Abstract
Post transplant lymphoproliferative disorder (PTLD) is a group of heterogeneous lymphoid disorders that represent a clinically significant complication in patients with a history of solid organ transplant. Most patients (50-80%) present with extranodal involvement, with common involvement of the gastrointestinal (GI) tract, seen in 23-30% of all PTLD cases. Using registry data on PTLD patients in Edmonton, Alberta, Canada, we focused on rates of clinically relevant GI related events including GI obstruction, perforation, GI surgery and severe GI bleeding in those with or without GI tract involvement. We also report an analysis of the impact of demographic, clinical and laboratory parameters on overall survival (OS).
Newly diagnosed adult patients with biopsy proven PTLD presenting to our institution from January 2008 to February 2025 were included in the analysis. Primary CNS cases were excluded. Baseline characteristics, survival data and significant GI events were collected. Overall survival (OS) was estimated from the date of diagnosis of the first PTLD diagnosis using the Kaplan Meier method (SPSS version 31.0.0.0). Cox regression analyses were used to predict associations of baseline characteristics with OS.
A total of 88 adult patients were identified with newly diagnosed PTLD, 61 males and 27 females. Median age at diagnosis was 59.7y. Transplant types included kidney (45), lung (17), heart (14), liver (9), pancreas (3), islet cell (2) and small bowel (1). Median age at transplantation was 47.1y. Median time from transplant to PTLD diagnosis was 11.25y. At diagnosis, 64/88 (73%) were stage III/IV and ECOG was ≥2 in 56/88 (64%). The majority had monomorphic PTLD (79/88, 90%), and EBER was positive in 35/88 cases (40%).
Most patients had GI tract involvement by FDG-PET scan or biopsy (48/88 (55%)). GI events occurred in 21 patients within 60d of diagnosis (44.7%): 24 patients required GI surgery, 15 had GI obstructions, 9 had perforations and 7 had severe GI bleeding events (hemorrhagic shock, ICU admission or requiring urgent intervention).
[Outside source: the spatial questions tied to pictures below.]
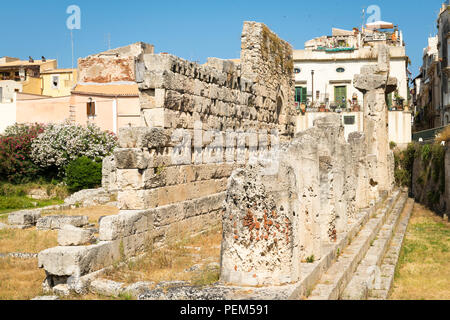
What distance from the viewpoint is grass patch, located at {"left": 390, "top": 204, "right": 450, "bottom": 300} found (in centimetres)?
718

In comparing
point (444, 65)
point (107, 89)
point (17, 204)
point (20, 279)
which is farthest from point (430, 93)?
point (20, 279)

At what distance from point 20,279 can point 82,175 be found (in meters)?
15.5

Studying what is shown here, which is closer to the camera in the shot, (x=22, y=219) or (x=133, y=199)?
(x=133, y=199)

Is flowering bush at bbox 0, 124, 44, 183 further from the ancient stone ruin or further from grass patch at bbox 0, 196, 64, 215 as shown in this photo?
the ancient stone ruin

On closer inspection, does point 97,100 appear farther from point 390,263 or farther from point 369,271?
point 369,271

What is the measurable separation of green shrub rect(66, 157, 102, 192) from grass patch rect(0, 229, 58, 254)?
943cm

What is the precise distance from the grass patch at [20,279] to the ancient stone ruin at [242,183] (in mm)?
364

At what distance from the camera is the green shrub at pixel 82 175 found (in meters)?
22.7

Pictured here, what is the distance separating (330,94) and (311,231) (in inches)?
1169

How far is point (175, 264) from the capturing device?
25.1 ft

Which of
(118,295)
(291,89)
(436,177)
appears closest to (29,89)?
(291,89)

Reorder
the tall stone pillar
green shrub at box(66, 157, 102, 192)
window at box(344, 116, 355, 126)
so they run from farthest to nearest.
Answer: window at box(344, 116, 355, 126)
green shrub at box(66, 157, 102, 192)
the tall stone pillar

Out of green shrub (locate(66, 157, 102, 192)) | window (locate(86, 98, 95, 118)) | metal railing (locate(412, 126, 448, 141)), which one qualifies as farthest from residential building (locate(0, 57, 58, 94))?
metal railing (locate(412, 126, 448, 141))

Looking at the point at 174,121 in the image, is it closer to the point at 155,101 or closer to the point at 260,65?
the point at 155,101
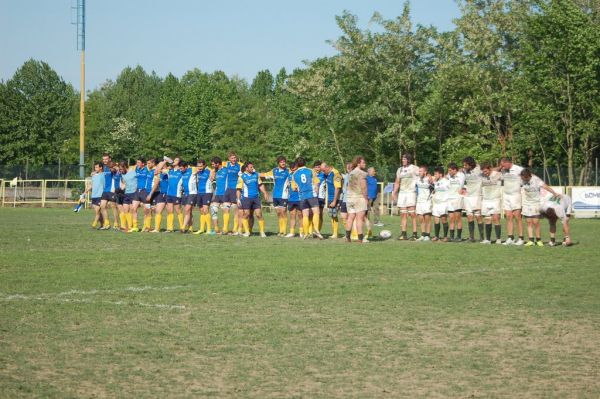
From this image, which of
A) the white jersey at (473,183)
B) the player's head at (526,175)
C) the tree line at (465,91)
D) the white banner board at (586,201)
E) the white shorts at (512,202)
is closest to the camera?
the player's head at (526,175)

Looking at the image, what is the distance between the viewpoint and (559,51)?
5181cm

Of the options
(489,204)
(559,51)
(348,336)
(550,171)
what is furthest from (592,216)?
(348,336)

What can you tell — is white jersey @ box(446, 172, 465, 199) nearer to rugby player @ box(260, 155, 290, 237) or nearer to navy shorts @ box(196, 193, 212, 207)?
rugby player @ box(260, 155, 290, 237)

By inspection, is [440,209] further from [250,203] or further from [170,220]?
[170,220]

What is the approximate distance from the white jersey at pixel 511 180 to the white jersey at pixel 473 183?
80 cm

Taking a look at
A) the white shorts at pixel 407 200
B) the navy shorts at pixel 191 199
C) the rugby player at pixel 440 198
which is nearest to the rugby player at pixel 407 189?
the white shorts at pixel 407 200

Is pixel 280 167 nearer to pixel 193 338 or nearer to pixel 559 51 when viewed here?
pixel 193 338

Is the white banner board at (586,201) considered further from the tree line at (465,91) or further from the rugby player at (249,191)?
the rugby player at (249,191)

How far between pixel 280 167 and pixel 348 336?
17298mm

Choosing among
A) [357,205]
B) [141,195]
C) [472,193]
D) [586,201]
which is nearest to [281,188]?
[357,205]

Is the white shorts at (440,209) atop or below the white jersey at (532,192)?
below

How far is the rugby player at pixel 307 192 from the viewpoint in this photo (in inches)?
1019

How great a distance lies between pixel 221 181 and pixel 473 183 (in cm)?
710

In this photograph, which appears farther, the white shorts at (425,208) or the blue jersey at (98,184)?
the blue jersey at (98,184)
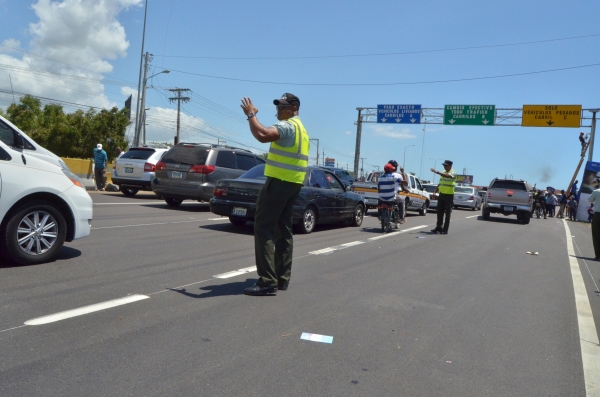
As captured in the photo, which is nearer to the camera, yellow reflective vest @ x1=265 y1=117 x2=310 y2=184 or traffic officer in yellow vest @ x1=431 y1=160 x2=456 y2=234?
yellow reflective vest @ x1=265 y1=117 x2=310 y2=184

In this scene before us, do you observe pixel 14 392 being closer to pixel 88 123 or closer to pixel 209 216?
pixel 209 216

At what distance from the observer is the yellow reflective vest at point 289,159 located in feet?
17.9

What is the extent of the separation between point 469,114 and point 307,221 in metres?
27.7

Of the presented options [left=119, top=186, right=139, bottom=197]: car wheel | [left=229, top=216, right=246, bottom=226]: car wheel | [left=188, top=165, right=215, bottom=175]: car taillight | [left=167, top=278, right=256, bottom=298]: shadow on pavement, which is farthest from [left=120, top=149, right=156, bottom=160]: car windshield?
[left=167, top=278, right=256, bottom=298]: shadow on pavement

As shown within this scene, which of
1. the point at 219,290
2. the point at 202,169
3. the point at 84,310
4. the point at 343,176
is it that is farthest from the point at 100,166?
the point at 84,310

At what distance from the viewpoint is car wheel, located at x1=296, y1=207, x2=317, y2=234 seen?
11.1 meters

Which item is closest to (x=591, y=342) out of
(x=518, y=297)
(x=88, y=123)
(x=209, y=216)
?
(x=518, y=297)

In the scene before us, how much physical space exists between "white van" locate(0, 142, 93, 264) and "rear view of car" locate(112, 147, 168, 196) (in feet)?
35.9

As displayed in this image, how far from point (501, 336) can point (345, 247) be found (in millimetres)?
4938

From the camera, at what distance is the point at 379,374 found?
369 cm

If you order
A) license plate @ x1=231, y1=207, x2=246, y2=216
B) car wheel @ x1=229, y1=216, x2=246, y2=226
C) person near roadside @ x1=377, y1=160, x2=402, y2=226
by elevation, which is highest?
person near roadside @ x1=377, y1=160, x2=402, y2=226

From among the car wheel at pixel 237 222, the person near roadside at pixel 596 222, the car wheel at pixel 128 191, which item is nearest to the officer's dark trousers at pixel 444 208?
the person near roadside at pixel 596 222

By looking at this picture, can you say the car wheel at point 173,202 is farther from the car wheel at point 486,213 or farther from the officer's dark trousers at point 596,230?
the car wheel at point 486,213

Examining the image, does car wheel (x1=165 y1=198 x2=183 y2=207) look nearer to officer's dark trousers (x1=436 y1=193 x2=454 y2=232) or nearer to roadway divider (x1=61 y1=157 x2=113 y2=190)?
roadway divider (x1=61 y1=157 x2=113 y2=190)
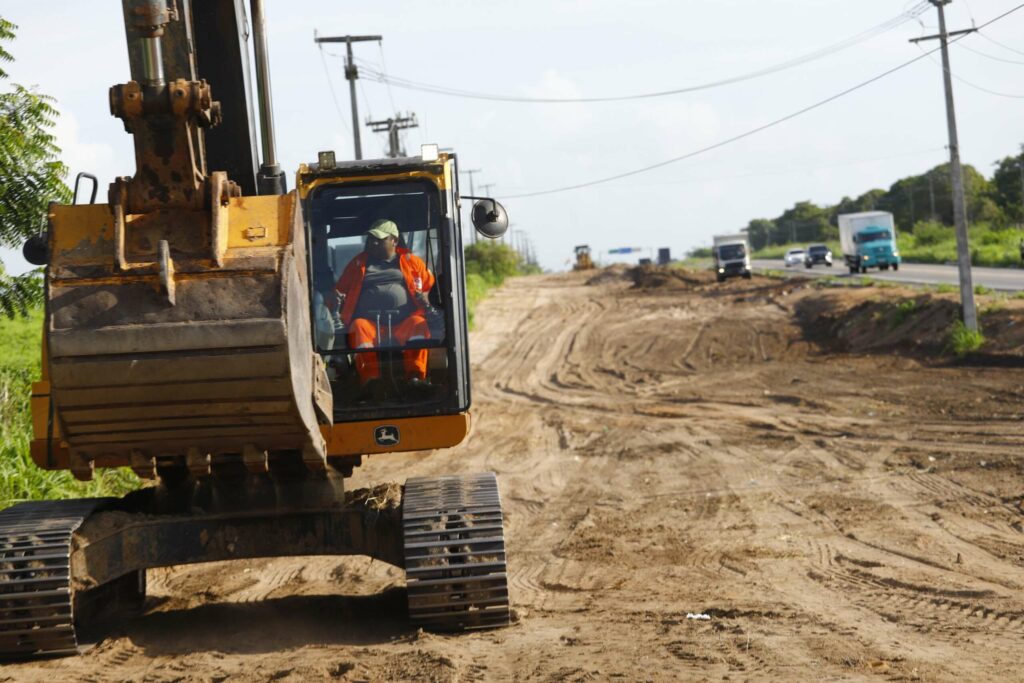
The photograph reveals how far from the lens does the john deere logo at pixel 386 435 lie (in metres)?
7.54

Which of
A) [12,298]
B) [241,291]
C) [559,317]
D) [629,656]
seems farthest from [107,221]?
[559,317]

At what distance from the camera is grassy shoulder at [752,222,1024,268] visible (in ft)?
173

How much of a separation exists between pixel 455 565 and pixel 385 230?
2.11 metres

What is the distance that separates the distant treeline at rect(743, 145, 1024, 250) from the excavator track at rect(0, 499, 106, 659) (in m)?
69.5

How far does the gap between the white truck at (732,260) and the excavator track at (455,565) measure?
49.0 m

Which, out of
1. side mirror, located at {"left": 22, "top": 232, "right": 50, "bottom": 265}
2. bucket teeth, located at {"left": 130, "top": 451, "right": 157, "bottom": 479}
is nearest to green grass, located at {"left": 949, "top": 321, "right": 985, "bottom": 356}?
side mirror, located at {"left": 22, "top": 232, "right": 50, "bottom": 265}

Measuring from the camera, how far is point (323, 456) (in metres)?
6.32

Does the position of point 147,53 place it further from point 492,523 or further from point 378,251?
point 492,523

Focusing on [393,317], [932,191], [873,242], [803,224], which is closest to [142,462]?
[393,317]

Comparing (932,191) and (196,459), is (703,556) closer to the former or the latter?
(196,459)

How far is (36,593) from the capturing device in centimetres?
665

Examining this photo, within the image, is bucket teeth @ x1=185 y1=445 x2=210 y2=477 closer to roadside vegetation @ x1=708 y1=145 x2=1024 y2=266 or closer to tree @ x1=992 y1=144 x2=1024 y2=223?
roadside vegetation @ x1=708 y1=145 x2=1024 y2=266

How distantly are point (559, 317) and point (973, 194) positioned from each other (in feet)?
Result: 184

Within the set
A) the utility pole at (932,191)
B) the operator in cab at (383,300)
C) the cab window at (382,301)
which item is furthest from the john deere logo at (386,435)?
the utility pole at (932,191)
By survival cutoff of July 1, 2025, 53% (47/88) of patients had died. 57% (27/47) of deaths were attributed to PTLD or a complication of PTLD treatment. Of all deaths, six were directly attributable to GI events, four were within 60d of diagnosis.
Median overall survival (OS) was 5.5y (95% CI 1.59-9.41y). Increased age at PTLD diagnosis (HR 1.03 per year, 95% CI 1.01-1.06, p=0.005), increased IPI (HR 1.49 per unit increase, 95% CI 1.16-1.91, p=0.002), age >60 (HR 2.36, 95% CI 1.29-4.31, p=0.005) and ECOG ≥2 (HR 2.19, 95% CI 1.11-4.30, p=0.024) predicted mortality. Hemoglobin <120 g/L (12g/dL) (HR 2.78, 95%CI 1.18-6.57, p=0.02) and eGFR <60 mL/min/1.73m2 (HR 3.35, 95%CI 1.49-7.53, p=0.003) predicted OS.
Other significant predictors of mortality included lung transplant type (HR 2.39, p=0.006), and peritoneal involvement/ascites (8 cases, HR 2.94, p=0.009).
LDH, advanced stage, multiple extranodal sites, monomorphic subtype, EBER positivity and GI tract involvement were not significant predictors of mortality in univariate analysis.
However, GI involvement of stomach or esophagus (7 cases, HR 2.75, 95% CI 1.16-6.56, p=0.022) and small bowel (37 cases, HR 1.86, 95% CI 1.04-3.34, p=0.037) were significant, whereas large bowel involvement was not (24 cases, p=56).
In conclusion, our registry based analysis demonstrates the significant early and overall mortality in patients with newly diagnosed PTLD. GI tract involvement was common in our cohort and frequently resulted in complications. Although GI involvement did not significantly predict mortality risk, involvement of the stomach, esophagus and small bowel, as opposed to large bowel involvement, did significantly increase mortality risk. In addition, peritoneal involvement of PTLD was a poor prognostic feature. We will include multivariable analyses at the meeting.